- _Data block_:
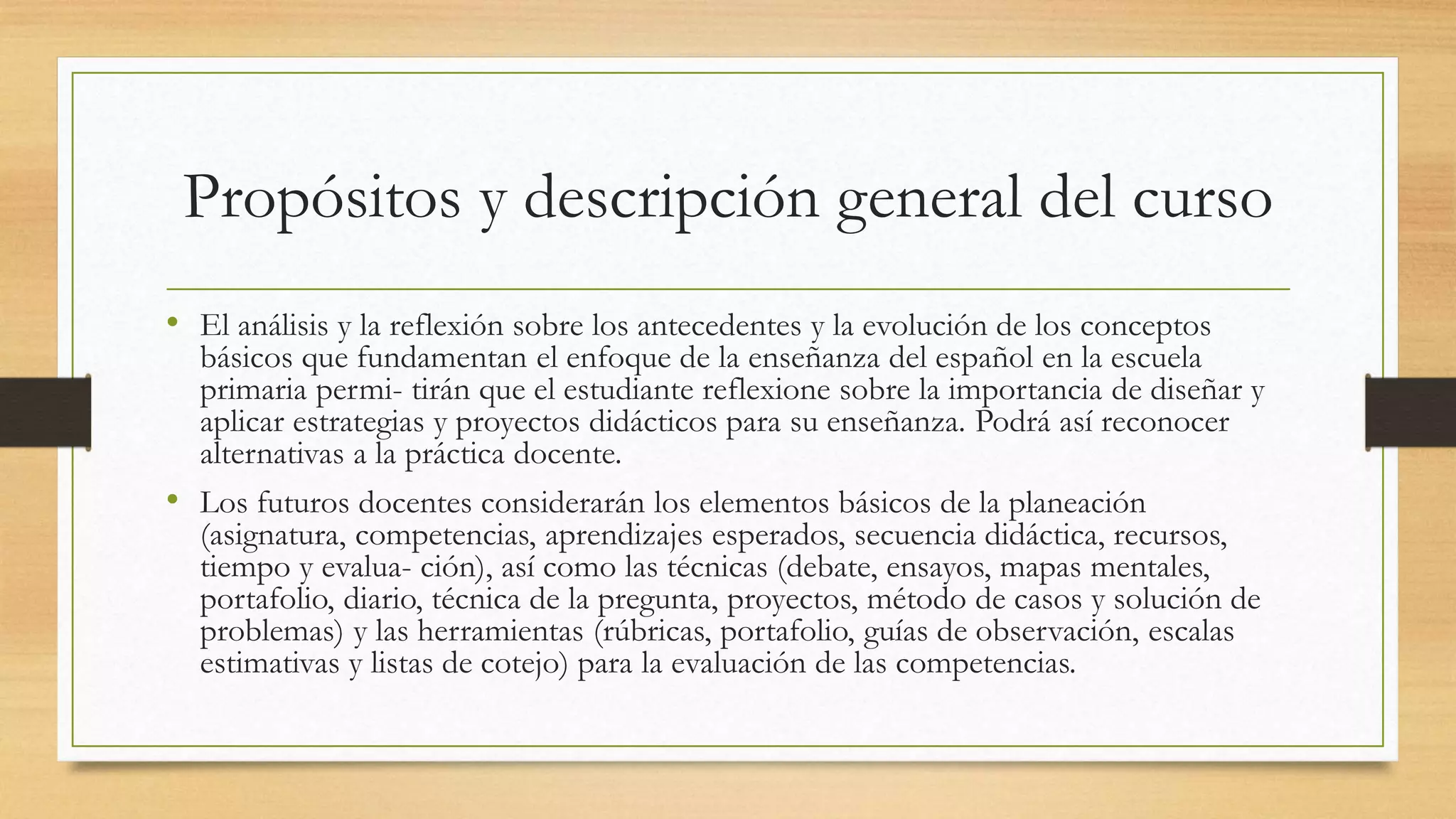 Propósitos y descripción general del curso

• El análisis y la reflexión sobre los antecedentes y la evolución de los conceptos básicos que fundamentan el enfoque de la enseñanza del español en la escuela primaria permi- tirán que el estudiante reflexione sobre la importancia de diseñar y aplicar estrategias y proyectos didácticos para su enseñanza. Podrá así reconocer alternativas a la práctica docente.

• Los futuros docentes considerarán los elementos básicos de la planeación (asignatura, competencias, aprendizajes esperados, secuencia didáctica, recursos, tiempo y evalua- ción), así como las técnicas (debate, ensayos, mapas mentales, portafolio, diario, técnica de la pregunta, proyectos, método de casos y solución de problemas) y las herramientas (rúbricas, portafolio, guías de observación, escalas estimativas y listas de cotejo) para la evaluación de las competencias.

- _Try it_: State how many lines of the data above contain the string "proyectos", leaving out everything but the number.

- _Response area_: 2